I have time-series dataset with different input types (numeric & ID’s/geographic grouping variables) that I want to put into the same model using embeddings and LSTM’s.
I tried using the tensorflow documentation here to build a dummy model with the model features that I want but am having issues with the training/validation input shapes.
import geopandas as gpd
import numpy as np
import pandas as pd
from urllib import request as rq
import tensorflow as tf
from tensorflow import keras
from keras import layers
from keras import Input
rq.urlretrieve("https://raw.githubusercontent.com/Nowosad/spData/dd7634092a150e5d77d4d9b5d28fe77b739643ad/inst/shapes/boston_tracts.dbf", "~boston_tracts.dbf")
bstn = gpd.read_file(filename="~boston_tracts.dbf")
bs2 = bstn.copy()
bs2[["CRIM", "ZN", "INDUS", "NOX", "RM", "AGE", "DIS", "RAD", "TAX", "PTRATIO", "LSTAT", "units", "cu5k", "c5_7_5", "C7_5_10", "C10_15", "C15_20", "C20_25", "C25_35", "C35_50", "co50k", "median", "BB", "POP", "LAT", "LON"]] = bs2[["CRIM", "ZN", "INDUS", "NOX", "RM", "AGE", "DIS", "RAD", "TAX", "PTRATIO", "LSTAT", "units", "cu5k", "c5_7_5", "C7_5_10", "C10_15", "C15_20", "C20_25", "C25_35", "C35_50", "co50k", "median", "BB", "POP", "LAT", "LON"]].apply(np.float32)
bs2 = pd.concat(objs=[bs2, pd.get_dummies(data=bs2.censored, prefix="censored")], axis=1)
bs2[["NOX_ID", "TOWNNO"]] = bs2[["NOX_ID", "TOWNNO"]].astype(int).astype(str)

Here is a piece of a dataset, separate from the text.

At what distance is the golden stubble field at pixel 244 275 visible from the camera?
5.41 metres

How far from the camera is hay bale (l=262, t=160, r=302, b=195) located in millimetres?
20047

bs2[["CHAS", "censored_left", "censored_right"]] = bs2[["CHAS", "censored_left", "censored_right"]].apply(np.int8)
bs2 = bs2.drop(labels=["censored", "censored_no", "LAT", "LON", "geometry", "poltract", "CMEDV", "MEDV", "TOWN", "B", "TRACT"], axis=1).dropna()
embedding_input1 = Input(shape=(None,), name="embedding_input1")
embedding_feat1 = layers.StringLookup(vocabulary=bs2.TOWNNO.unique(), name="embedding_stringlookup1")(embedding_input1)
embedding_feat1 = layers.Embedding(input_dim=len(bs2.TOWNNO.unique()), output_dim=10, name="embedding_layer1")(embedding_feat1)
embedding_feat1 = layers.LSTM(units=100, name="embedding_feat1")(embedding_feat1)
numeric_input = Input(shape=(None, 26), name="numeric_input")
numeric_feat = layers.LSTM(units=100, name="numeric_feat")(numeric_input)
x = layers.concatenate(inputs=[numeric_feat, embedding_feat1])
outputs = layers.Dense(units=1, name="output")(x)
model = keras.Model(inputs=[numeric_input, embedding_input1], outputs=outputs, name="multi_input_model")
keras.utils.plot_model(model, "multi_input_and_output_model.png", show_shapes=True)
model.compile(
loss=keras.losses.mean_squared_error,
optimizer=keras.optimizers.RMSprop(),
metrics=["mean_squared_error"]
)
history = model.fit(
x={
"numeric_input":bs2.drop(columns=["median", "TOWNNO", "NOX_ID"]).values.reshape(-1, 489, 26),
"embedding_input1":bs2["TOWNNO"].values.reshape(-1,489,1),
},
y={"outputs":bs2[["median"]].values.reshape(-1,489,1)},
batch_size=30,
epochs=10,
validation_split=0.2
)
ValueError: Training data contains 1 samples, which is not sufficient to split it into a validation and training set as specified by 'validation_split=0.2'. Either provide more data, or a different value for the 'validation_split' argument.